Dans la Chine post-Covid, le blues des entreprises européennes

Six mois après la levée des mesures sanitaires, la reprise économique reste poussive et les tracas s'accumulent pour les entreprises étrangères établies dans le pays.

Des passants dans une rue de Wuhan en Chine. Photo d'illustration Hector Retamal/AFP/Getty Images

Une reprise incertaine, un casse-tête réglementaire et un climat d'affaires de plus en plus politisé: même si la Chine a rouvert ses portes, les entreprises européennes ont l'humeur morose, comme le révèle une enquête publiée mercredi. Pour deux tiers d'entre elles (64%), il est devenu plus difficile de faire des affaires en Chine, un niveau record, selon le sondage annuel de la Chambre de commerce de l'Union européenne en Chine, réalisé en février-mars auprès de 570 entreprises.

En conséquence, "11% de nos membres ont déjà transféré des investissements hors de Chine", explique Jens Eskelund, président de la Chambre, lors d'un briefing devant des journalistes. Ils ne sont pas les seuls à le faire: 38% d'entre eux disent avoir vu des clients et fournisseurs chinois faire de même.

Et "10% des entreprises (interrogées) envisagent de déplacer leur siège Asie en dehors de la Chine, ou l'ont déjà fait", ajoute M. Eskelund, Singapour étant généralement plébiscité.
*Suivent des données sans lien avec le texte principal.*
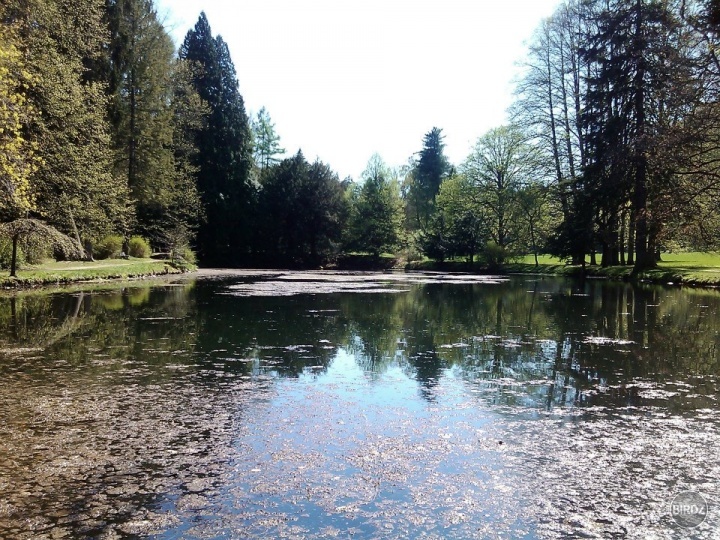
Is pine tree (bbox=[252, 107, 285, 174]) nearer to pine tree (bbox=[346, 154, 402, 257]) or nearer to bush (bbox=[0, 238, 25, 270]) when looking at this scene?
pine tree (bbox=[346, 154, 402, 257])

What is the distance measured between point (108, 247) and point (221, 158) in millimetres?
20389

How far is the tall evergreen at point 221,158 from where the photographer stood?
164ft

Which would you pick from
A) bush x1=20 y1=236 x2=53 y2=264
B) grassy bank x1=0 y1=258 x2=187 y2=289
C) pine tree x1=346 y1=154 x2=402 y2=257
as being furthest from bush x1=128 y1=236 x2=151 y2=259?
pine tree x1=346 y1=154 x2=402 y2=257

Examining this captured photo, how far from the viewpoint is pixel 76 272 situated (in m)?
23.5

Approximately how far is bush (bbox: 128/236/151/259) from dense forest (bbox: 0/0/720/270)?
115mm

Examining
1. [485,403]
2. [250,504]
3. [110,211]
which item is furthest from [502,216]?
[250,504]

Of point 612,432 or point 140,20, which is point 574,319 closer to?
point 612,432

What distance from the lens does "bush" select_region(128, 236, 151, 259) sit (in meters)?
35.6

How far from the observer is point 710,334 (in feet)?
36.6

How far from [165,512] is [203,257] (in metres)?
49.7

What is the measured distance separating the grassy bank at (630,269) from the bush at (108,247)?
2588 cm

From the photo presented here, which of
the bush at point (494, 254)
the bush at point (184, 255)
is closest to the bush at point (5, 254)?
the bush at point (184, 255)

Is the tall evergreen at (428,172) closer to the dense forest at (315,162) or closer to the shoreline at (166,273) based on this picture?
the dense forest at (315,162)

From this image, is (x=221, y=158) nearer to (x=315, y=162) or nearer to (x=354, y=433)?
(x=315, y=162)
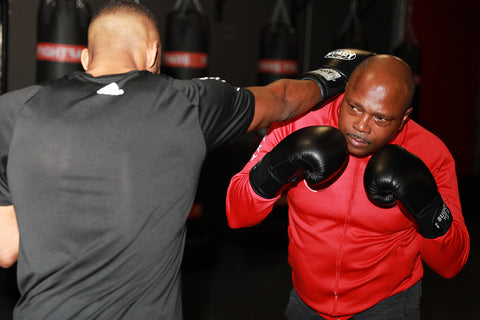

Pendant près de trois ans, la deuxième économie mondiale s'est fermée au monde, appliquant de strictes restrictions sanitaires qui ont régulièrement perturbé le fonctionnement des usines et des chaînes d'approvisionnement.

L'annonce de la levée totale des mesures, en décembre dernier, avait donc été accueillie avec espoir. Peine perdue: six mois plus tard, la reprise économique reste poussive et les tracas s'accumulent pour les entreprises étrangères établies dans le pays.

"Interférence"

Inquiètes, ces dernières notent, pour 59% d'entre elles, que l'environnement économique est de plus en plus politisé, dans un contexte de fortes tensions diplomatiques entre Pékin et Washington. Et les incertitudes s'accumulent, qu'il s'agisse de la loi anti-espionnage aux contours flous qui entrera en vigueur le 1er juillet, ou encore du risque d'un conflit autour de Taïwan, que la Chine revendique comme une de ses provinces.

"Depuis la reprise (...), il y a de plus en plus d'interférence du gouvernement dans les affaires", avec "une préférence accordée aux groupes nationaux, au dépens des sociétés étrangères", témoigne le directeur d'un groupe industriel français installé dans la province du Shandong (est). A la moindre incartade, "le bureau de l'emploi me tombe dessus, pareil quand il s'agit de sécurité, d'environnement...", déplore-t-il sous couvert d'anonymat, affirmant que les sociétés chinoises bénéficient de plus de clémence.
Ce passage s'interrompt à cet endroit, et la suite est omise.